##### Supplied material

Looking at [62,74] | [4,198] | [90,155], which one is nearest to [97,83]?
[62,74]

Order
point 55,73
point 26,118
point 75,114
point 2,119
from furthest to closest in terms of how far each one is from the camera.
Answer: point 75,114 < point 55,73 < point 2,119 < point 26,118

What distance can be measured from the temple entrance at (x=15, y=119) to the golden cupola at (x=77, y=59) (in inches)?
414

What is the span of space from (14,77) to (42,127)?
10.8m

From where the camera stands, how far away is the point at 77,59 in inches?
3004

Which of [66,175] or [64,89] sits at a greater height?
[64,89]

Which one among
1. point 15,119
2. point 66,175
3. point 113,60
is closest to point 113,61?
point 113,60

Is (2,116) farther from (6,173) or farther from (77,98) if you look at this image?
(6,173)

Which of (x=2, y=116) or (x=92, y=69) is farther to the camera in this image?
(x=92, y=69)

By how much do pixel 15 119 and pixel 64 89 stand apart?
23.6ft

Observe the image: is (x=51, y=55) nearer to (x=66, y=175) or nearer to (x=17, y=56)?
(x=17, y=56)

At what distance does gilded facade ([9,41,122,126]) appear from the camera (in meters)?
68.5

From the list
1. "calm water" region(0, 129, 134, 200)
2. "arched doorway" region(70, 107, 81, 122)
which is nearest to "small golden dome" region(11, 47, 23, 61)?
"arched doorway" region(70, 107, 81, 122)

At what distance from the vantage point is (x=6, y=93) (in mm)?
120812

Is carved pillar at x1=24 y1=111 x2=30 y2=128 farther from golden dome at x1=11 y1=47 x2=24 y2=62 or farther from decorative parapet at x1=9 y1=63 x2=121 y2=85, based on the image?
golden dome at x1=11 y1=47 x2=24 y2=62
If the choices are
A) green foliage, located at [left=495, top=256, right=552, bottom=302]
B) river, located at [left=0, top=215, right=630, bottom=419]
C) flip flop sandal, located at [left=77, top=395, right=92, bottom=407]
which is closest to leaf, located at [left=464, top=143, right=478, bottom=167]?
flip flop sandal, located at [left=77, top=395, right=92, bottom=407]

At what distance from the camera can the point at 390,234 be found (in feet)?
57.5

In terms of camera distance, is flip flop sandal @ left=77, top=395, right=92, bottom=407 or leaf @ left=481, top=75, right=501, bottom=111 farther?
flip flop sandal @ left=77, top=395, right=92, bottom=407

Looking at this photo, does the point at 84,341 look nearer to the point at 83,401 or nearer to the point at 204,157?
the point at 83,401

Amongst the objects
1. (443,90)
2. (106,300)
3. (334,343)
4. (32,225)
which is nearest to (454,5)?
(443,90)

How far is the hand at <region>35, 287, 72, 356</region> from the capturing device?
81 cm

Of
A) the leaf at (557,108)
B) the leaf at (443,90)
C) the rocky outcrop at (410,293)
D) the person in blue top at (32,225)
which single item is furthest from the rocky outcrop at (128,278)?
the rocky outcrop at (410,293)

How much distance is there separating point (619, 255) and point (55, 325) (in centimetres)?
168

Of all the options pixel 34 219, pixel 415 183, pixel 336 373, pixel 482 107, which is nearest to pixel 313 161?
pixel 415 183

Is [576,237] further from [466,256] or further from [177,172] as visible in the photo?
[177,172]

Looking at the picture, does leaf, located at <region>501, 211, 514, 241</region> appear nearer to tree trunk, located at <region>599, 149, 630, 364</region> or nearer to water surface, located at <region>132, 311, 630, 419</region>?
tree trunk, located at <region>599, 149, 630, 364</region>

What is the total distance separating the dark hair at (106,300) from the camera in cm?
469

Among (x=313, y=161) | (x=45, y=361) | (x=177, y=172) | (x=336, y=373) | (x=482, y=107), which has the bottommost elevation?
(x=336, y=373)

##########

# Aim
Look above for the line that holds "How much distance", then copy it and each line after it exactly, through the last line of the data.

# Expected answer
How much distance is there separating point (619, 255) and point (55, 325) (in centimetres)?
168

Of all the options pixel 34 219, pixel 415 183, pixel 336 373, pixel 482 107, which is nearest to pixel 313 161?
pixel 415 183

Is [576,237] further from [466,256] or further from [177,172] as visible in the photo?
[177,172]

Looking at the picture, does leaf, located at <region>501, 211, 514, 241</region> appear nearer to tree trunk, located at <region>599, 149, 630, 364</region> or nearer to water surface, located at <region>132, 311, 630, 419</region>?
tree trunk, located at <region>599, 149, 630, 364</region>

What is the total distance separating the dark hair at (106,300) from the camera in cm?
469

Among (x=313, y=161) | (x=45, y=361) | (x=177, y=172) | (x=336, y=373) | (x=482, y=107), which has the bottommost elevation?
(x=336, y=373)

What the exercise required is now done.